As the Sunday night game was about to start, teammates crowded around Torrey, giving their condolences and sending prayers. They were going to rally around Torrey, win the game for his family. To the rest of the Baltimore Ravens, Torrey was family and what he lost, they lost too. The stadium announcer in Baltimore asked the crowd for a moment of silence, and cameras showed a teary eyed Smith on the sidelines, a heartbreaking moment for sure. Players on the team, including quarterback Joe Flacco and safety Ed Reed made it a priority to win that game, to help a family member out in his time of need.
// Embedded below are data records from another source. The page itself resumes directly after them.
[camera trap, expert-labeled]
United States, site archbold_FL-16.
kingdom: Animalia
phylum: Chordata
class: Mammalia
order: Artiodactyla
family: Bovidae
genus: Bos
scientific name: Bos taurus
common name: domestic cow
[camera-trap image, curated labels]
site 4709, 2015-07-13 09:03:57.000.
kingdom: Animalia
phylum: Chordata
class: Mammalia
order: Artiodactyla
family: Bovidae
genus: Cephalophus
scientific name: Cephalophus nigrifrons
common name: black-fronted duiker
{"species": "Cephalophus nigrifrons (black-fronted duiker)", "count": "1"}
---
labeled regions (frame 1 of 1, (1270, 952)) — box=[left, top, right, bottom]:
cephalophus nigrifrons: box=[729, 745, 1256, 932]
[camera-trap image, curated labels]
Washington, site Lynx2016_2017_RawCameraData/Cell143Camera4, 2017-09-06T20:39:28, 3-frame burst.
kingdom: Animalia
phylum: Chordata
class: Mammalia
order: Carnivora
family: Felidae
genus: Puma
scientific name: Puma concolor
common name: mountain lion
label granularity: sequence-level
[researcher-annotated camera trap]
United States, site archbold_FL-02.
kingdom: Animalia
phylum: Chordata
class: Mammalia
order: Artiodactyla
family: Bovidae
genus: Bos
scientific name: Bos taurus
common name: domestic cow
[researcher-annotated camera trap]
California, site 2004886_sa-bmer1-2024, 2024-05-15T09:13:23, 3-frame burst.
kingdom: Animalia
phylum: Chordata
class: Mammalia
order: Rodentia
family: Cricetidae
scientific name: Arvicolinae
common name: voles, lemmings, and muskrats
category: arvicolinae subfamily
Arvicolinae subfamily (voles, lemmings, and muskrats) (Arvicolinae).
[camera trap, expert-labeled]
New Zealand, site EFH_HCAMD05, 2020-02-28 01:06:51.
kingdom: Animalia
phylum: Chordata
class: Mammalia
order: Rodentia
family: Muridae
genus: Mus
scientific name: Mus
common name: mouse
Smith went on to have the game of his life. He caught six passes for 127 yards and two touchdowns. His play inspired the country, and after the game he received tons of messages to his Twitter and website page. His play truly inspired me, and vaulted Smith to being one of my favorite players in the NFL. I would root for him to have big games, and knew that he was playing for his brother. Anytime Smith was shown on the highlight reels on ESPN, you couldn’t help but smile.
When the Ravens made it to the Superbowl, it was all about Ray Lewis. Many fans wanted the Ravens to win so Lewis could go out a winner. I wanted the Ravens to win so that Torrey Smith could go out a winner, to cap off a great season and bring some joy to his family who went through such a tough year. Once the confetti fell and the Ravens players rushed the field, many cameras were on a smiling Smith, running around the field with tons of joy. This season was for his brother and his family, this Superbowl win was for his brother and his family.
In an age of diva wide receivers, ones who complain about not getting the ball and showboat and make it all about them, Torrey Smith showed that he was on another level of professionalism. His loss inspired the country, and Smith will be a player I will root for for as long as he is playing. God bless Torrey Smith and his family, and congratulations on your Superbowl victory. Tevin would be proud.
Torrey Smith’s pain early on ended up with him being on top of the world.